Historiquement, la SEC a toujours refusé la création d’ETF directement investis en bitcoins aux États-Unis, contrairement à la création d’ETF investis en produits dérivés indexés sur le bitcoin, ces produits dérivés étant échangés sur des marchés réglementés.

La décision du 29 août pourrait constituer une étape vers la création d’ETF investis en crypto-actifs aux États-Unis. La SEC pourrait toutefois décider de faire appel de ce jugement, d’abord auprès d’une formation de jugement plus large de la même juridiction puis, en cas de refus de la juridiction, auprès de la Cour Suprême.

Ces derniers mois, plusieurs acteurs traditionnels de la gestion d’actifs (BlackRock, Fidelity, Invesco) ont annoncé des projets de création d’ETF investis en bitcoins.

 

 

Situation des marchés

 

Au cours du mois écoulé (du 1er au 31 août), l'indice S&P 500 a baissé de ‑1,8 %, à 4 508 points.
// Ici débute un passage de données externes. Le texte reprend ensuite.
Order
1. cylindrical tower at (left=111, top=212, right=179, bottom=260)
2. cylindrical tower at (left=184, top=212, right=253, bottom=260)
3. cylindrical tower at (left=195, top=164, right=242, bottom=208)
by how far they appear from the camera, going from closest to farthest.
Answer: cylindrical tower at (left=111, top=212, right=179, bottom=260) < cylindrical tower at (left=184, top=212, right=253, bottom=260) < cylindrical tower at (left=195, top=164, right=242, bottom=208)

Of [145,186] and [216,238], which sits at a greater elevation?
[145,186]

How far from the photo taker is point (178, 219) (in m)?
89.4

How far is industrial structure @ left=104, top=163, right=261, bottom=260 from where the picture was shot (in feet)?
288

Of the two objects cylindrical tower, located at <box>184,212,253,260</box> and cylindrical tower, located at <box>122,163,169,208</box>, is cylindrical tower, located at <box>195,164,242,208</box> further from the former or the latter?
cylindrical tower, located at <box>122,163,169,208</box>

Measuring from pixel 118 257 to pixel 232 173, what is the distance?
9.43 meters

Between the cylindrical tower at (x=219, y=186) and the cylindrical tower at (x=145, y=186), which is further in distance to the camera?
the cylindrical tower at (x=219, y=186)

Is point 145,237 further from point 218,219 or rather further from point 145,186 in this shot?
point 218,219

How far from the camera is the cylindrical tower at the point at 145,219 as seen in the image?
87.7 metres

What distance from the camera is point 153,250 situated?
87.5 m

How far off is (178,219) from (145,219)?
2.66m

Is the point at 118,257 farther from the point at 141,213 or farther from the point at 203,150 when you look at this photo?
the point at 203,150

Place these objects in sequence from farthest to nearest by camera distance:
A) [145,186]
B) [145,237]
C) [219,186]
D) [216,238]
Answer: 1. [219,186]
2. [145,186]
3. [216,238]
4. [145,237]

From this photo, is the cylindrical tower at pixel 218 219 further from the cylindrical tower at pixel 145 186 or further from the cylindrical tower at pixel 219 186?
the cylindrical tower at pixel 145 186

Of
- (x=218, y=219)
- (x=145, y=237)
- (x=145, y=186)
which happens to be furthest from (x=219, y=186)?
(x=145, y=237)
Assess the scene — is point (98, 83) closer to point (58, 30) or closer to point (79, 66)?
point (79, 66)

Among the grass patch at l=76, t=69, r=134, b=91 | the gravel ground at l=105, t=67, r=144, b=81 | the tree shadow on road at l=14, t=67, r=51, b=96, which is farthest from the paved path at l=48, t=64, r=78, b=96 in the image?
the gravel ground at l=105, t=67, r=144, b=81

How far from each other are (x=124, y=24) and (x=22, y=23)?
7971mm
Cette évolution s’explique principalement par une hausse de l’aversion au risque après une évolution dynamique des indices boursiers au cours des mois précédents ainsi qu’une réappréciation des perspectives de hausses des taux d’intérêt à la suite du procès-verbal et du discours de J. Powell, président de la Fed, lors de la conférence de Jackson Hole, alors que les indicateurs macroéconomiques semblent fléchir (révision à la baisse de la croissance du PIB et ralentissement du marché du travail).

Le secteur bancaire a enregistré un recul plus marqué sur la période, notamment dans la foulée des dégradations de notation de crédit des banques annoncées par Moody’s et S&P. Les indices KBW Banks et KBW Regional Banks reculent tous deux de -9 % sur un mois et d’environ -20 % depuis le début de l’année.

En dépit des mouvements de volatilité au cours de la semaine, le rendement des obligations souveraines (Treasuries) à 2 ans a augmenté à plus de 5,0 % vers le 25 août sur fonds d’anticipations de nouvelles hausses du taux directeur par la Fed avant de revenir à un niveau proche de celui du début du mois, à 4,9 %. Celui des obligations souveraines à 10 ans progresse de +0,1 point sur le mois, à 4,1 % après avoir dépassé 4,3 % le 21 août. La volatilité implicite sur le marché des Treasuries (MOVE Index) évolue autour de 120 depuis juin 2023 (contre un pic à 150 atteint en octobre 2022 et 50 en moyenne annuelle 2021).